BEGIN Exercise text

# Chocolate Bundt Cake



## lura345 (Jan 23, 2010)

Chocolate Bundt Cake With Dark Chocolate Glaze







Ingredients:

* 8 ounces butter (2 sticks)

* 1/2 cup Dutch process cocoa, such as Valrhona or high-quality, such as Scharffen Berger*

* 3/4 cup water

* 2 cups granulated sugar

* 1 cup sour cream

* 1 tablespoon vanilla extract

* 2 large eggs

* 2 cups all-purpose flour, stir before measuring

* 1 teaspoon baking soda

* 1/2 teaspoon salt

* -

* Dark Chocolate Glaze:

* 4 ounces bittersweet chocolate

* 1/3 cup heavy whipping cream

* 1/4 cup light corn syrup

* 1 teaspoon vanilla extract

Preparation:

Grease and flour a 10- to 12-cup Bundt pan. Heat oven to 350°.

Melt butter in a large saucepan over medium-low heat; add cocoa, stirring until smooth. Whisk in the water and remove from heat. To the warm cocoa mixture, add the sugar, sour cream, 1 tablespoon vanilla, and eggs; whisk until smooth. In another bowl combine the flour, soda, and salt. Add all at once to the first mixture, whisking until well blended.

END Exercise text
BEGIN Material provided

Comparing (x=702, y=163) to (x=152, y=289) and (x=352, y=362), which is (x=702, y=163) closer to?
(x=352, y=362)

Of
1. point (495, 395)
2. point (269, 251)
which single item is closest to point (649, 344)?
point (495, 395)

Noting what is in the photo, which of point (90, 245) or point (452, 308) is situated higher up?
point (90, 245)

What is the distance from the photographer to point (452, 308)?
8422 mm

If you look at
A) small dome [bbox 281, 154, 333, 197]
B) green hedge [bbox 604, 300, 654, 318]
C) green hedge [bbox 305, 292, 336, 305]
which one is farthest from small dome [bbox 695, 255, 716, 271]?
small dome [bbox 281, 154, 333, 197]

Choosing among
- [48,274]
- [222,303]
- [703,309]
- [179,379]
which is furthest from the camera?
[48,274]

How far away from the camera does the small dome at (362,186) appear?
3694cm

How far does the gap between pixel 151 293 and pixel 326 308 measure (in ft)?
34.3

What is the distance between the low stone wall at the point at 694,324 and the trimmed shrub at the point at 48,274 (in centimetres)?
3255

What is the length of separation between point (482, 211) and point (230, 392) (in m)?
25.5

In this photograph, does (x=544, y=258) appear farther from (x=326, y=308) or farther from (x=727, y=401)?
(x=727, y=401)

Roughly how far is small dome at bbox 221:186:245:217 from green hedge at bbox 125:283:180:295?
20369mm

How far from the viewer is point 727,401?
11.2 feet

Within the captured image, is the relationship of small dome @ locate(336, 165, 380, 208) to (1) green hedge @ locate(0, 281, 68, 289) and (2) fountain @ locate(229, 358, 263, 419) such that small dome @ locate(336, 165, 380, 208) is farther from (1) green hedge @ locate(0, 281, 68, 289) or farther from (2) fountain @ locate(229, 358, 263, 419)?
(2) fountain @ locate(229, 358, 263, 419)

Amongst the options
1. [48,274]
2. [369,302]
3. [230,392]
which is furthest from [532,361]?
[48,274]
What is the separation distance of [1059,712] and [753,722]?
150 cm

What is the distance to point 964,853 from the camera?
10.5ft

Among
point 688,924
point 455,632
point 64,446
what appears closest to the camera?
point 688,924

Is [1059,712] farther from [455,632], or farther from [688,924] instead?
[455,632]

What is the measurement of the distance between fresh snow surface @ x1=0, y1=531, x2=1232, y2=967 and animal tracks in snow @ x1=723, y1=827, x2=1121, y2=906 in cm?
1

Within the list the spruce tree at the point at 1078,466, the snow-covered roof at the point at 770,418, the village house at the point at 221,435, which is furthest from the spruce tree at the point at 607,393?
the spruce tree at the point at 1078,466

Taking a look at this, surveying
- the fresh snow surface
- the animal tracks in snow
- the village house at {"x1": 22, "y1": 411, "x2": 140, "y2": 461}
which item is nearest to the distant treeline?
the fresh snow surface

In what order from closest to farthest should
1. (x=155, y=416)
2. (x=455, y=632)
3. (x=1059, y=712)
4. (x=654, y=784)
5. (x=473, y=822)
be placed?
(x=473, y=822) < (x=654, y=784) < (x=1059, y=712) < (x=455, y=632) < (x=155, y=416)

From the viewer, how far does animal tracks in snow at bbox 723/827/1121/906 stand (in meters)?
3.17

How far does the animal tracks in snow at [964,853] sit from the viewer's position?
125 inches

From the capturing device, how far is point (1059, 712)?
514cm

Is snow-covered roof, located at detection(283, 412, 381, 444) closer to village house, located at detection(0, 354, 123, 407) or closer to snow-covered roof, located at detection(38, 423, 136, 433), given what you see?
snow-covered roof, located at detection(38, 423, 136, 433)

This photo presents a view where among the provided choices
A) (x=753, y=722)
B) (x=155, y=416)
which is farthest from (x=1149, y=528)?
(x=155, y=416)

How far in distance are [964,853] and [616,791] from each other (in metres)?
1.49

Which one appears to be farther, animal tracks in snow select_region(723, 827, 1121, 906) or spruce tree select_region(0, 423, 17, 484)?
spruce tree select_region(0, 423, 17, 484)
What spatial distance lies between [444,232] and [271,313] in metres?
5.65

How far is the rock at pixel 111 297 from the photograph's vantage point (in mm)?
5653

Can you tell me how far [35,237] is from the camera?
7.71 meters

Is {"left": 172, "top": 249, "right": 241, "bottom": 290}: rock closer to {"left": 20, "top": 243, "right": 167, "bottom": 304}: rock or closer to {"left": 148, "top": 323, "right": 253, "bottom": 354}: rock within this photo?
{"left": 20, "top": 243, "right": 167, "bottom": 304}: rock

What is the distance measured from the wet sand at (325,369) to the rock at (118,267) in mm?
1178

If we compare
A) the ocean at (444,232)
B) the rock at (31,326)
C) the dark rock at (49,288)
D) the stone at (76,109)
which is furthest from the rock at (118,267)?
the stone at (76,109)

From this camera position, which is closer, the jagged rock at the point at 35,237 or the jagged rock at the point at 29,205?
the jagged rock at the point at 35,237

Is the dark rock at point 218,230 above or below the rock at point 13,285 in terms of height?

END Material provided

In the chocolate Bundt cake recipe, what size of Bundt pan is greased and floured? The lines are separate from the chocolate Bundt cake recipe and stand on their own.

A 10- to 12-cup Bundt pan.